Chancellor Merkel shares my belief that no single nation can meet the challenges of our time alone. Today we reaffirmed that the United States and Germany, one of our closest allies and an indispensable partner, will continue to play a leadership role across the range of challenges.
We're building on the bold steps we took at the G-20 summit by aggressively confronting the global economic crisis. I underscored our commitment to strengthening financial regulations, and I welcome Chancellor Merkel's commitment to reform.
As we prepare for the G-8 summit in Italy and look ahead to the G-20 summit in Pittsburgh, we agreed on the need to avoid protectionism and to embrace concerted collective action that creates sustainable growth and shared prosperity.
I reiterated America's commitment to stand with Germany and lead in confronting the energy and climate change crisis. And let me say, Chancellor, that I've been very impressed by Germany's foresight and commitment to clean energy, which I saw in the many wind turbines as I traveled over the German landscape.
And it's my hope that the United States will match that commitment today, when our House of Representatives votes on a critical energy bill that will promote a new generation of clean, renewable energy in our country.
——————
Exercise objective:
Please return the passage from the remarks above word for word, starting at "Chancellor Merkel shares" and ending at "commitment to reform.".
——————
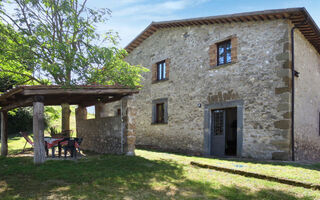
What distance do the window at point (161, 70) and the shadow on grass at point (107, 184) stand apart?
22.1 ft

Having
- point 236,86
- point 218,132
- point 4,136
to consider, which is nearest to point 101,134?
point 4,136

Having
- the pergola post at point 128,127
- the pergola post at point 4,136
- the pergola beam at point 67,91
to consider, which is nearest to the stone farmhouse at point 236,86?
the pergola post at point 128,127

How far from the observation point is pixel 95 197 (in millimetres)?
3791

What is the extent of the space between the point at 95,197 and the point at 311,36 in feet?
31.4

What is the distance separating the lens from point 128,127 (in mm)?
7957

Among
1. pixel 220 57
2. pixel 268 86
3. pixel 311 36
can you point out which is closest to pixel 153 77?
pixel 220 57

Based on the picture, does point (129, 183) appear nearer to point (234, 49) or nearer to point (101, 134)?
point (101, 134)

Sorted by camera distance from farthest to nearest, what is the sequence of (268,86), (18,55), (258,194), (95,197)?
(268,86)
(18,55)
(258,194)
(95,197)

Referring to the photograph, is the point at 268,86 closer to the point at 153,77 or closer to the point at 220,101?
the point at 220,101

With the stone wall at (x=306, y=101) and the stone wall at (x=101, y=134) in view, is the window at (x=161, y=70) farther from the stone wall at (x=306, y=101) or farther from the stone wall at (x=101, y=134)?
the stone wall at (x=306, y=101)

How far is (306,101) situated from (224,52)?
A: 3.57 metres

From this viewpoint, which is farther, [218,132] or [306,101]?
[218,132]

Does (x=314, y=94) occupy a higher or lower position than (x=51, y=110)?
higher

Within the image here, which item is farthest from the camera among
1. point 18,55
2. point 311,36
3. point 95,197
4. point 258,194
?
point 311,36
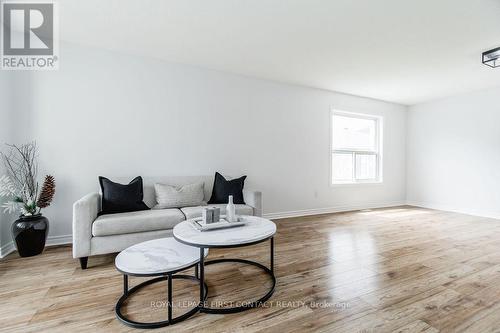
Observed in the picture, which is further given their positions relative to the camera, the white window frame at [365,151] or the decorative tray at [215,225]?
the white window frame at [365,151]

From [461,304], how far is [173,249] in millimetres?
2202

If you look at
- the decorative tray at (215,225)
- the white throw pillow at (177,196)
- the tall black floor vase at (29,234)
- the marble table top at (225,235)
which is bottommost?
the tall black floor vase at (29,234)

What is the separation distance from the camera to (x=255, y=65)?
3.49 m

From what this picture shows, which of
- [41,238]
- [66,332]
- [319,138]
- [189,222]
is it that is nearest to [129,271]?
[66,332]

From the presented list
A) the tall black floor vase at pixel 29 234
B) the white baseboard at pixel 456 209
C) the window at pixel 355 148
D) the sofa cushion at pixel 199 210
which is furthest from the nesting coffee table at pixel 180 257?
A: the white baseboard at pixel 456 209

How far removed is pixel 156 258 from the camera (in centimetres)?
160

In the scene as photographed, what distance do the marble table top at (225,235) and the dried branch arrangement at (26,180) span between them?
1.94 m

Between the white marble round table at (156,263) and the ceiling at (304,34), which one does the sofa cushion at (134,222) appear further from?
the ceiling at (304,34)

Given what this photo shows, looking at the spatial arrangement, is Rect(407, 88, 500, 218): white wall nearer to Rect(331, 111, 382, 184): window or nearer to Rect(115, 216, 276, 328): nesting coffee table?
Rect(331, 111, 382, 184): window

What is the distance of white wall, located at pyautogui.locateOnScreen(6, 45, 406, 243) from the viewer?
9.48ft

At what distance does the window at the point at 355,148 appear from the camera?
4945 millimetres

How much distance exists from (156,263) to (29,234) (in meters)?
1.94

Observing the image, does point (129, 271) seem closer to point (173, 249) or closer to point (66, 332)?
point (173, 249)

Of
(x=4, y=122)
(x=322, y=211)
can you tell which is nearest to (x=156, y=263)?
(x=4, y=122)
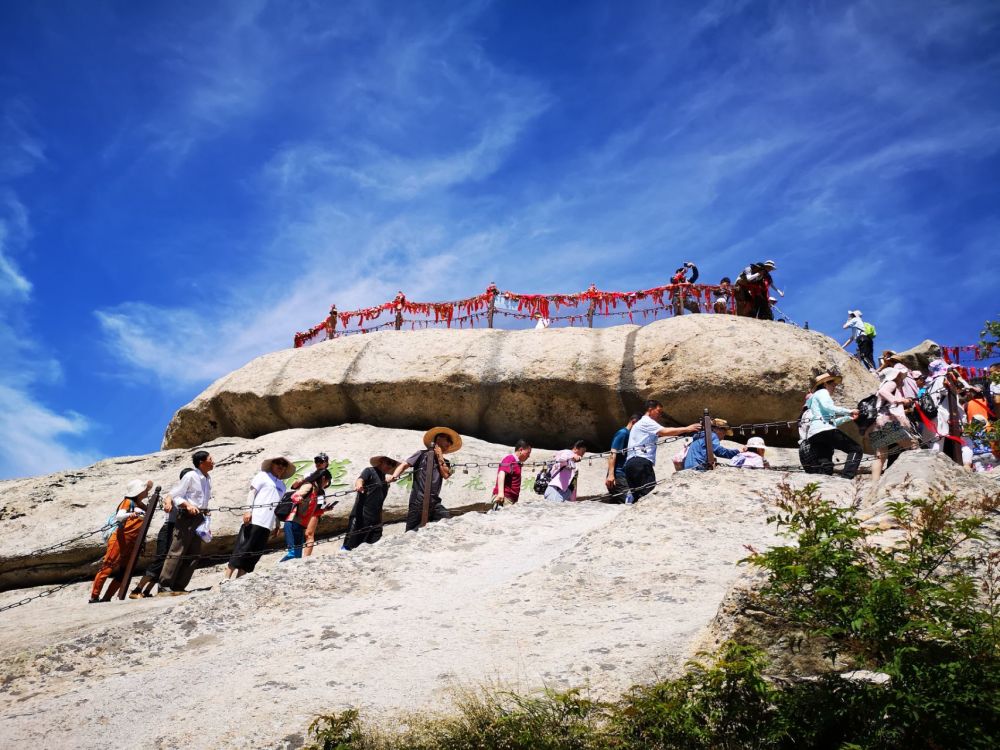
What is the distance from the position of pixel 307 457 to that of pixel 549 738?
12.9m

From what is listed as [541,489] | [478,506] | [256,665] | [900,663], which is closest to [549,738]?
[900,663]

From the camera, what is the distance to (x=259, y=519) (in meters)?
10.0

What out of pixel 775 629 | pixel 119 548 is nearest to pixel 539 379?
pixel 119 548

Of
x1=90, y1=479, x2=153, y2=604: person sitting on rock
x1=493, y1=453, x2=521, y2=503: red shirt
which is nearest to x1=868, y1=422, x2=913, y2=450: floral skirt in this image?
x1=493, y1=453, x2=521, y2=503: red shirt

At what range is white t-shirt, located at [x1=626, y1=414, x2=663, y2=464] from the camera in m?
10.4

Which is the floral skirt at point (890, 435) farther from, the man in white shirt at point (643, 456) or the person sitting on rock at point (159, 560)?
the person sitting on rock at point (159, 560)

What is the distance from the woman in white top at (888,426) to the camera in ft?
31.6

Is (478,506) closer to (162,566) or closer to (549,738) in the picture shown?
(162,566)

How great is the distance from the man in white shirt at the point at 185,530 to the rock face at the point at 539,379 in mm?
7458

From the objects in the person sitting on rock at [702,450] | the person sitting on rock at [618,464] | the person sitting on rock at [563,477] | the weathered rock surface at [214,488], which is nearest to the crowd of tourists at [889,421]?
the person sitting on rock at [702,450]

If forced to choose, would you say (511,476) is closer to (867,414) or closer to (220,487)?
(867,414)

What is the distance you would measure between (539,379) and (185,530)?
28.1ft

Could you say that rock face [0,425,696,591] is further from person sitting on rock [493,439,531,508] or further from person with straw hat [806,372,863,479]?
person with straw hat [806,372,863,479]

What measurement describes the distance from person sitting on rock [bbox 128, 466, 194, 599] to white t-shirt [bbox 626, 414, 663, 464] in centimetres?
576
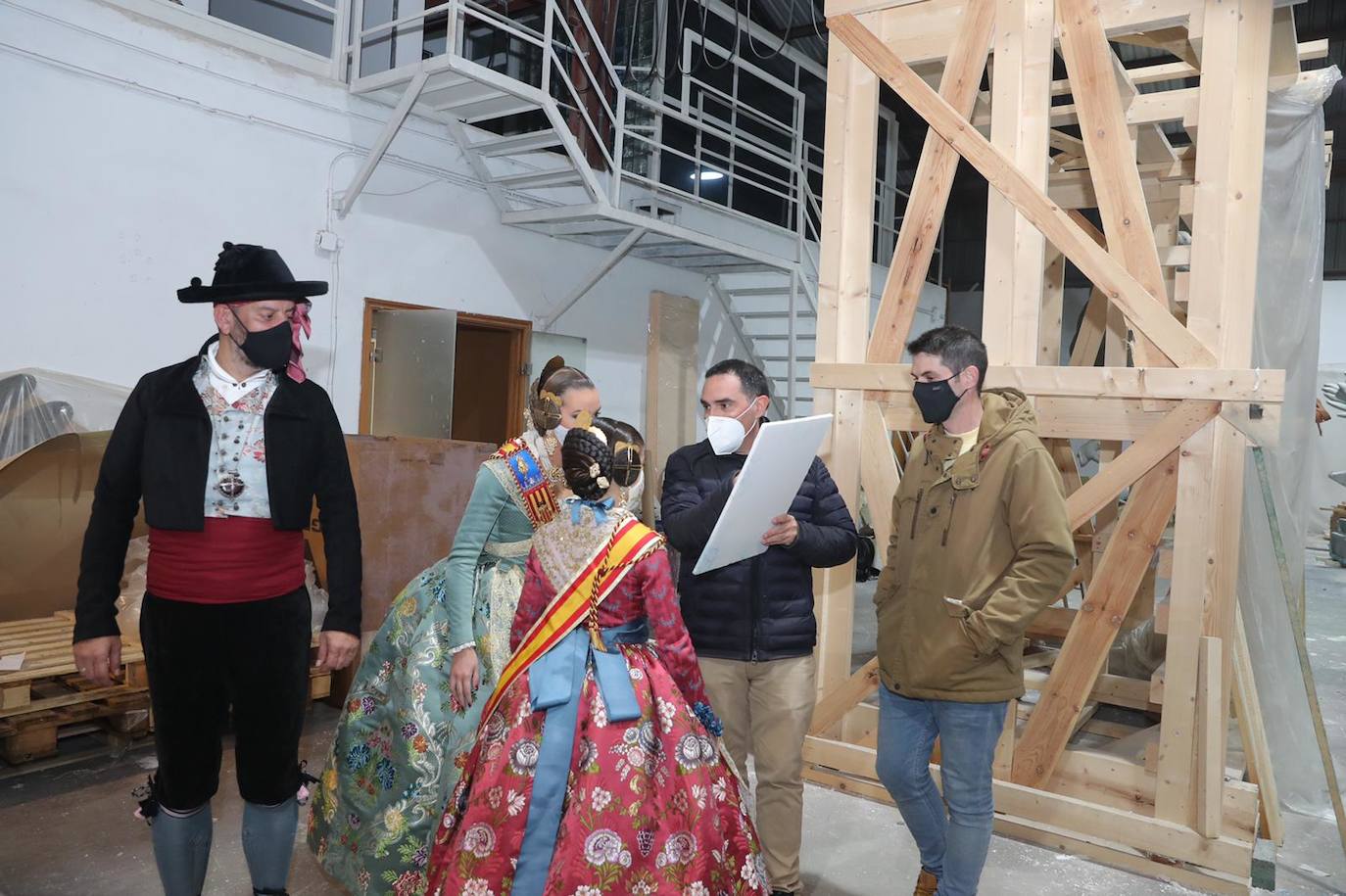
——————
Task output:
Chancellor Merkel shares my belief that no single nation can meet the challenges of our time alone. Today we reaffirmed that the United States and Germany, one of our closest allies and an indispensable partner, will continue to play a leadership role across the range of challenges.
We're building on the bold steps we took at the G-20 summit by aggressively confronting the global economic crisis. I underscored our commitment to strengthening financial regulations, and I welcome Chancellor Merkel's commitment to reform.